■ Selected text

····················

# hotel beach access day pass?



## waterproof teabag

I will have my parents coming over early April and I am looking to treat them to a nice day at the beach.

I know the Hilton used to do sunlounger/toilet/shower/pool facilities with access to the beach for non-residents by means of a day pass, but they have stopped doing so.

Can anyone advise me which hotels are still offering day passes which allows the use of their facilities - situated on the beach?


----------



## Dozza

waterproof teabag said:


> I will have my parents coming over early April and I am looking to treat them to a nice day at the beach.
> 
> I know the Hilton used to do sunlounger/toilet/shower/pool facilities with access to the beach for non-residents by means of a day pass, but they have stopped doing so.
> 
> Can anyone advise me which hotels are still offering day passes which allows the use of their facilities - situated on the beach?


They must be the only ones that are not?

One & Only Royal Mirage is very nice, located just to the side on the palm..


----------



## Felixtoo2

Sheraton and Habtoor Grand will do it, Habtoor tends to be overun by overweight middle aged Russians but the upside is there partners are a lot younger and a lot slimmer!!


----------



## hawtshop

hmmm


----------



## Southak

waterproof teabag said:


> Can anyone advise me which hotels are still offering day passes which allows the use of their facilities - situated on the beach?


Almost all of them. Sheraton in the marina is ok for 150, at the other end Dubai marina hotel and spa is not bad either for 180, I've been told the one and only is pretty nice too I think its about 190.

····················

■ Data extract
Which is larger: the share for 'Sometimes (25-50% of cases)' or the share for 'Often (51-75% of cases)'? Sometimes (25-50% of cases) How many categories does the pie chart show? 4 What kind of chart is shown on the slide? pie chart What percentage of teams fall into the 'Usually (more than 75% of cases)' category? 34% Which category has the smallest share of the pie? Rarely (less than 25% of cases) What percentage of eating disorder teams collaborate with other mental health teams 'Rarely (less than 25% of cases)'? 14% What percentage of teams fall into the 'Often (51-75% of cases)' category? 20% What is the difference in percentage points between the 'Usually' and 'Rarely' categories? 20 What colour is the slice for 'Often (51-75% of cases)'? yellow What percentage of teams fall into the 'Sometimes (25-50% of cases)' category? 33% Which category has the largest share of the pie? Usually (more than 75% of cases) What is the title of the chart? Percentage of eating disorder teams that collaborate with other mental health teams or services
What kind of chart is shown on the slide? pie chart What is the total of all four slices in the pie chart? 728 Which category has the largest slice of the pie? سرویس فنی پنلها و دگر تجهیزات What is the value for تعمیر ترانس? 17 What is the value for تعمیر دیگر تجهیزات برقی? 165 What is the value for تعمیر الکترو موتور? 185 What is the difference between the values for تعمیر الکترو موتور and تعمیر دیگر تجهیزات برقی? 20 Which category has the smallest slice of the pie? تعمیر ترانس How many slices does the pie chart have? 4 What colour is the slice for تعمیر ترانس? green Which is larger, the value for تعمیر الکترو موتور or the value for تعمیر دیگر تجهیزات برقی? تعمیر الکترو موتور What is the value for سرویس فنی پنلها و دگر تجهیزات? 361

····················

■ Your task
Carry on the forum thread about hotel beach day passes from where it stops. The listing has no part in this.

■ Task output
If you want a real treat why don't you head out to the world islands - Lebanon is open now and it is a beach club. Expensive though.


----------



## waterproof teabag

Thanks for your replies. Got these so far: 

Ritz Carlton - 500 per day
Le Meridien Mina Seyahi & Westin - 175 (week) / 250 (weekend)
Part of One & Only: The Palace & Arabian Court Pool & Beach - 300
One & Only palm island: 350 (weekday) / 500 (weekend)

Think the Westin wins.


----------



## Felixtoo2

The westin is good as you also get access to mina seyahi/barasti area next door too. The Westin has got a good variety of pools and the water in the lazy river area is always kept nice and warm.


----------



## waterproof teabag

Felixtoo2 said:


> The westin is good as you also get access to mina seyahi/barasti area next door too. The Westin has got a good variety of pools and the water in the lazy river area is always kept nice and warm.


Thanks Felix that's just confirmed my decision then! It's not that I'm tight (well I'm still Dutch lol) but one Westin beach pass + Burj Al Arab high tea in Sky Bar = not that much more than One & Only beach pass!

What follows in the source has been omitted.